Discriminant analysis

Discriminant analysis#

Download#

Classification / Discriminant Analysis#

Setup for *DA#

Given $K$ classes in $\mathbb{R}^p$, represented as densities $f_i(x), 1 \leq i \leq K$ we want to classify $x \in \mathbb{R}^p$.
In other words, partition $\mathbb{R}^p$ (or other sample space) into subsets $\Pi_i, 1 \leq i \leq k$ based on the densities $f_i(x)$.
We’ll focus on classical methods: LDA and generalizations.
LDA is a misnomer: it is a generative classifier rather than discriminative classifier.

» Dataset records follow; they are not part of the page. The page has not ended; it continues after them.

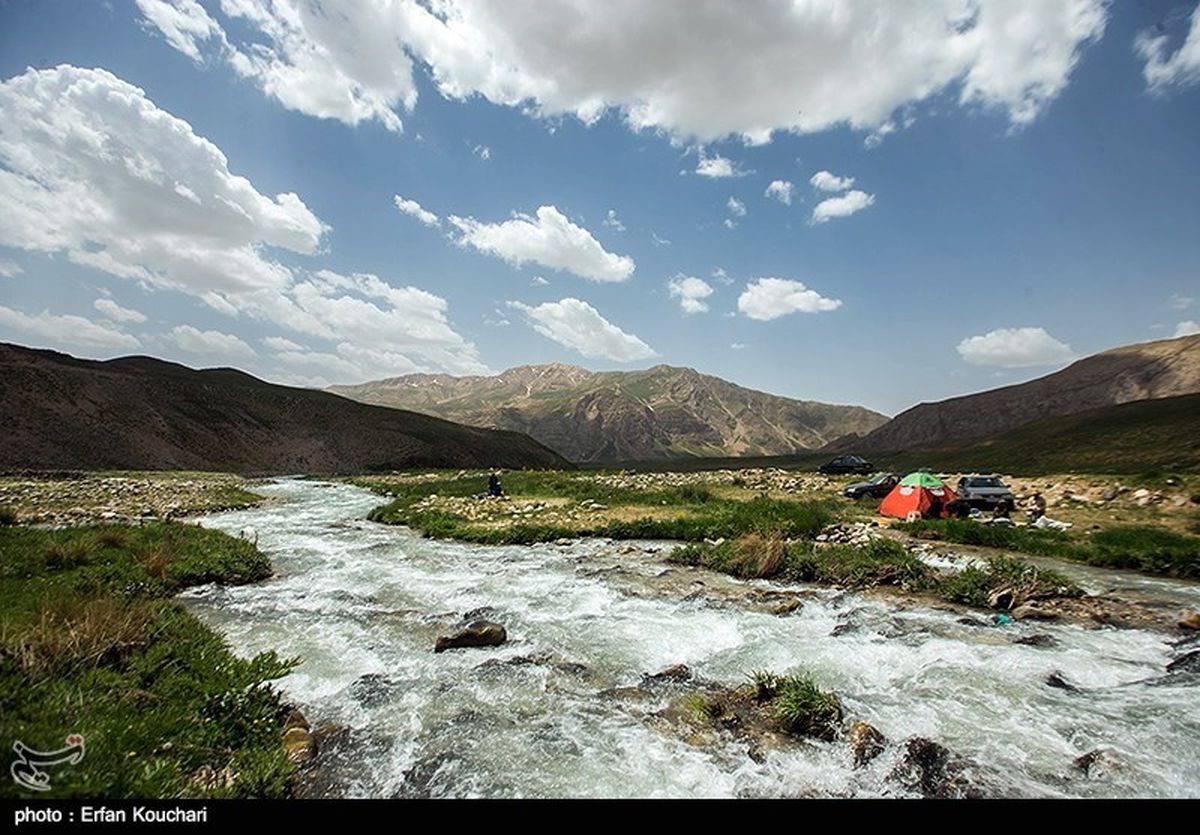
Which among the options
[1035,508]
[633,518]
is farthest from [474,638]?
[1035,508]

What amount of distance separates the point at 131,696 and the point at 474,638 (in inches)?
191

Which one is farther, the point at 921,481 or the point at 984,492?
the point at 984,492

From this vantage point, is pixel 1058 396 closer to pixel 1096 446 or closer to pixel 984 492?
pixel 1096 446

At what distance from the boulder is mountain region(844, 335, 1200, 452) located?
397 ft

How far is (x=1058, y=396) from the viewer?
481ft

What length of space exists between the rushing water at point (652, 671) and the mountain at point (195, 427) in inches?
3031

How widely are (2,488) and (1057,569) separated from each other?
5289 cm

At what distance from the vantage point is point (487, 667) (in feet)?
28.8

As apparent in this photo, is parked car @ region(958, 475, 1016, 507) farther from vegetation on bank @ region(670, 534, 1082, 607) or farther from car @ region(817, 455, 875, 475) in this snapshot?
car @ region(817, 455, 875, 475)

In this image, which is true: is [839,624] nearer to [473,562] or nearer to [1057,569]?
[1057,569]

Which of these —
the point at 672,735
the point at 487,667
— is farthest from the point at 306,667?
the point at 672,735

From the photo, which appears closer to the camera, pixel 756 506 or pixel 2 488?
pixel 756 506

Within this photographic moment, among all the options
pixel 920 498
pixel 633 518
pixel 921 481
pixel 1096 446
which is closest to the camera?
pixel 633 518

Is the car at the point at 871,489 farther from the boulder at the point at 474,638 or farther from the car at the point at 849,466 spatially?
the boulder at the point at 474,638
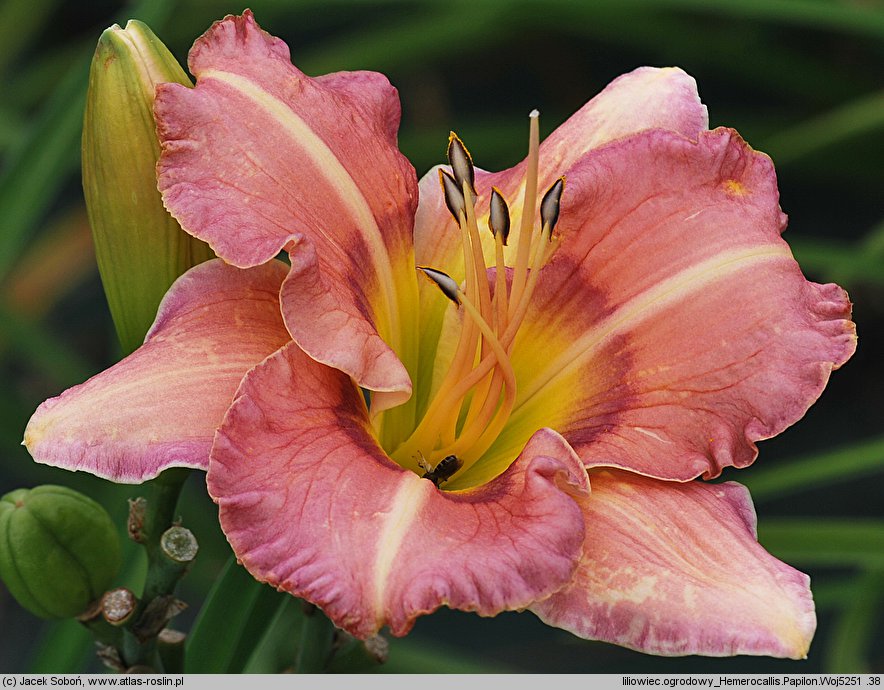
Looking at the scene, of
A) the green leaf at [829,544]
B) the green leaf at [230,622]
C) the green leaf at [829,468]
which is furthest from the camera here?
the green leaf at [829,468]

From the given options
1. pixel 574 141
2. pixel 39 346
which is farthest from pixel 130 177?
pixel 39 346

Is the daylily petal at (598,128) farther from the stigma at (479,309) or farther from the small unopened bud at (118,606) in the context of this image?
the small unopened bud at (118,606)

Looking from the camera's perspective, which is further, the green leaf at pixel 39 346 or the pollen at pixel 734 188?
the green leaf at pixel 39 346

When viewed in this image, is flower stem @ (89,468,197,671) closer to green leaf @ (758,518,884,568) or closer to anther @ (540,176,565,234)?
anther @ (540,176,565,234)

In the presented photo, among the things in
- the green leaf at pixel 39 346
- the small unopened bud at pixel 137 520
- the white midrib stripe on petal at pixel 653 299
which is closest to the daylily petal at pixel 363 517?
the white midrib stripe on petal at pixel 653 299

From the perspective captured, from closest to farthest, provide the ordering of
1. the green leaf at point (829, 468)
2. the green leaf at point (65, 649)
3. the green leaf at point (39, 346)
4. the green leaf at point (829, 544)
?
the green leaf at point (65, 649)
the green leaf at point (829, 544)
the green leaf at point (829, 468)
the green leaf at point (39, 346)

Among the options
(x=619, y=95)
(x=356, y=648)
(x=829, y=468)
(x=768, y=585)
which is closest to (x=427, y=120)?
(x=829, y=468)

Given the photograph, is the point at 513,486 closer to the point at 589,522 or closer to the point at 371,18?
the point at 589,522

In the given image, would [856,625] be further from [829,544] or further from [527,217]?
[527,217]
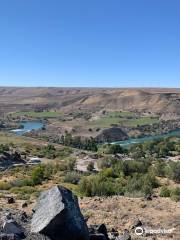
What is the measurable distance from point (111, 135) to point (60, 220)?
12927 cm

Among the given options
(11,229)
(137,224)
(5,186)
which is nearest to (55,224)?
(11,229)

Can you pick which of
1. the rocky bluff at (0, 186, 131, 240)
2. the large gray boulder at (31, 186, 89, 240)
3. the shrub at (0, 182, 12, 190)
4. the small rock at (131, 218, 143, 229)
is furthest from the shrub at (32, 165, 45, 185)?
the large gray boulder at (31, 186, 89, 240)

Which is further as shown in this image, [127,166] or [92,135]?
[92,135]

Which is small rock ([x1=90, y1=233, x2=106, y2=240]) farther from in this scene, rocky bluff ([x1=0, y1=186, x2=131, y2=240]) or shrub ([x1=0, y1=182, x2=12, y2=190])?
shrub ([x1=0, y1=182, x2=12, y2=190])

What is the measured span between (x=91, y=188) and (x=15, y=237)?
17.2 meters

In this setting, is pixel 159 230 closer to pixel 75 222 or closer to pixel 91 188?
pixel 75 222

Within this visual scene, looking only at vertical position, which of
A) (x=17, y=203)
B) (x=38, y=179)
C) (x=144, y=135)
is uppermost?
(x=17, y=203)

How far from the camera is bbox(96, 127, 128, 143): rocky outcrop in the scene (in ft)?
461

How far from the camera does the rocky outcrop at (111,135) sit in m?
140

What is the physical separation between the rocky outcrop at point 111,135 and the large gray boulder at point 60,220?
123 m

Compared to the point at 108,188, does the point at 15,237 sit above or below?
above

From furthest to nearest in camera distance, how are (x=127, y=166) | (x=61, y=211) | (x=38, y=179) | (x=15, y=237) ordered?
1. (x=127, y=166)
2. (x=38, y=179)
3. (x=61, y=211)
4. (x=15, y=237)

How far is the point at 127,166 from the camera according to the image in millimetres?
54219

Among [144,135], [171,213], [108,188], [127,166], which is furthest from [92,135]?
[171,213]
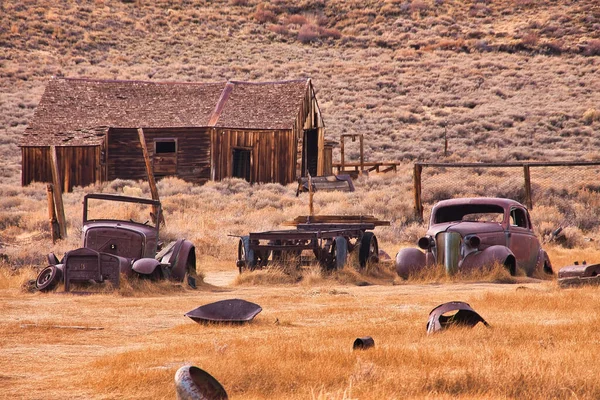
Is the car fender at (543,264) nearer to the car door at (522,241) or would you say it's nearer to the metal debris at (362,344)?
the car door at (522,241)

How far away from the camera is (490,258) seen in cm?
1528

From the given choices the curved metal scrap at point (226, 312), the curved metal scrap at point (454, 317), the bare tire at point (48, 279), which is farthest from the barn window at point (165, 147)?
the curved metal scrap at point (454, 317)

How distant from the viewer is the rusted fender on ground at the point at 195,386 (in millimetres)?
5473

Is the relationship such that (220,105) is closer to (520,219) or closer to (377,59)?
(520,219)

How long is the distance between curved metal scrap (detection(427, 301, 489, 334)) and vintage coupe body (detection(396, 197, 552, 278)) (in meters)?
6.16

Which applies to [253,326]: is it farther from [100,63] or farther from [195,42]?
[195,42]

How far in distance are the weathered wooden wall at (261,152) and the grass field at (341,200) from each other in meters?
1.76

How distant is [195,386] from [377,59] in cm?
6057

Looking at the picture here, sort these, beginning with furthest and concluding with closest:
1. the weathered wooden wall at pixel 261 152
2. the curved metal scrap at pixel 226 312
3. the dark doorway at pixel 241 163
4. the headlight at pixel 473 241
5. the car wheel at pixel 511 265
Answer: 1. the dark doorway at pixel 241 163
2. the weathered wooden wall at pixel 261 152
3. the car wheel at pixel 511 265
4. the headlight at pixel 473 241
5. the curved metal scrap at pixel 226 312

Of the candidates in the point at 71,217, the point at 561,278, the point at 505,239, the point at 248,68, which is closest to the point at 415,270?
the point at 505,239

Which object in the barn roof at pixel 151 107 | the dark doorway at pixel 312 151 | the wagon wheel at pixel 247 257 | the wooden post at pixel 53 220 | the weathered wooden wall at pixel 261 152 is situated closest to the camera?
the wagon wheel at pixel 247 257

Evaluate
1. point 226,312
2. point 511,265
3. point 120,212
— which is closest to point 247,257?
point 511,265

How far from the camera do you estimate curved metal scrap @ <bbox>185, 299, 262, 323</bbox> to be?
393 inches

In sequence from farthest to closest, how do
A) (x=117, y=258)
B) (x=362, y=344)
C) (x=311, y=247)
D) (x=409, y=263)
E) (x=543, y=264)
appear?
1. (x=543, y=264)
2. (x=311, y=247)
3. (x=409, y=263)
4. (x=117, y=258)
5. (x=362, y=344)
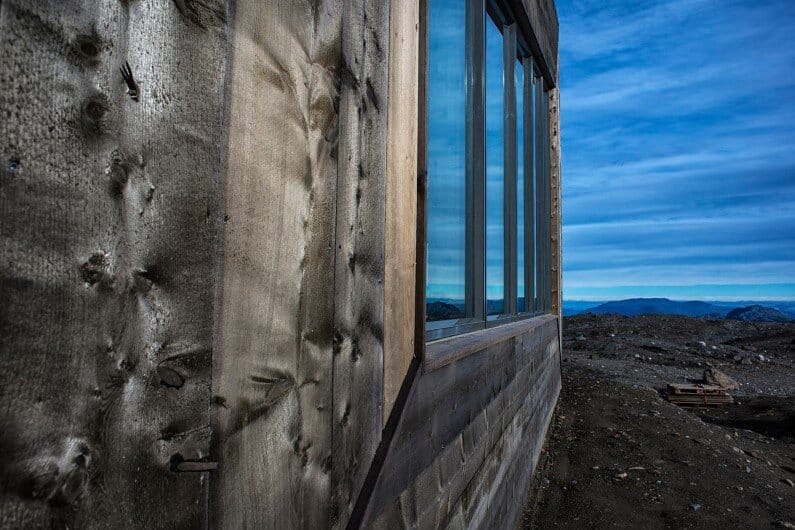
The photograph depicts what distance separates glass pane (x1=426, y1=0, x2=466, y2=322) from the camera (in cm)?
237

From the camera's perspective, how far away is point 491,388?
2.74 m

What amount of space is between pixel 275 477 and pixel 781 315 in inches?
1685

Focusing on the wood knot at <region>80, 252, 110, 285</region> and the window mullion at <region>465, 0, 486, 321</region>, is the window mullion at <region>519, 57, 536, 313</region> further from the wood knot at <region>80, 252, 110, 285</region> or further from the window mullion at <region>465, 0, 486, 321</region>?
the wood knot at <region>80, 252, 110, 285</region>

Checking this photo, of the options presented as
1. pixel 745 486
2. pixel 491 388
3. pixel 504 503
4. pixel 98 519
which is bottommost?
pixel 745 486

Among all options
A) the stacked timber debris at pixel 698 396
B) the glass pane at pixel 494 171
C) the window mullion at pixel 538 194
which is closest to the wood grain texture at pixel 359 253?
the glass pane at pixel 494 171

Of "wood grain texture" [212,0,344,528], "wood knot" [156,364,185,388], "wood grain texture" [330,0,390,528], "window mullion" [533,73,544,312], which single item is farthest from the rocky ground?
"wood knot" [156,364,185,388]

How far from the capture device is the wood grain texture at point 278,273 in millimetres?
853

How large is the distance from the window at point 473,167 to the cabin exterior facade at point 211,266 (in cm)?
53

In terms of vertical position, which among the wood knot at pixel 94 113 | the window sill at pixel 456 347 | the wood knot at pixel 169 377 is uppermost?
the wood knot at pixel 94 113

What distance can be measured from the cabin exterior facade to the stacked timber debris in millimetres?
9314

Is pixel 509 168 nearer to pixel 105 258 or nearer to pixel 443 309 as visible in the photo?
pixel 443 309

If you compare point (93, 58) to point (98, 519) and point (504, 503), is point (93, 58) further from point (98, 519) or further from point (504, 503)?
point (504, 503)

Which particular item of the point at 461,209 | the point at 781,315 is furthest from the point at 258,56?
the point at 781,315

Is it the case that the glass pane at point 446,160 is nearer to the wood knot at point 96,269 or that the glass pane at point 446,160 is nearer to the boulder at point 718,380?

Why is this multivariate analysis?#

Approximations to LDA (e.g. Fisher’s linear discriminant) are connected to CCA and reduced rank regression.

Maximum likelihood rule#

Classify $x$ to class for which density / likelihood is highest

\[ x \in \Pi_i \iff i = \text{argmax}_{j} f_j(x)\]

Bayes rule#

If prior class probabilities $(\pi_1, \dots, \pi_K)$ are available, a more sensible rule is

\[ x \in \Pi_i \iff i= \text{argmax}_{j} \pi_j f_j(x).\]

Optimality of Bayes rule#

Of all discriminant rules $\delta: \mathbb{R}^p \to {\cal S}_K$, the simplex in $\mathbb{R}^k$ (i.e. rules which assign points $x \in \mathbb{R}^p$ a probability on $\{1,\dots,K\}$) none has higher probability of correct assignment than the Bayes rule.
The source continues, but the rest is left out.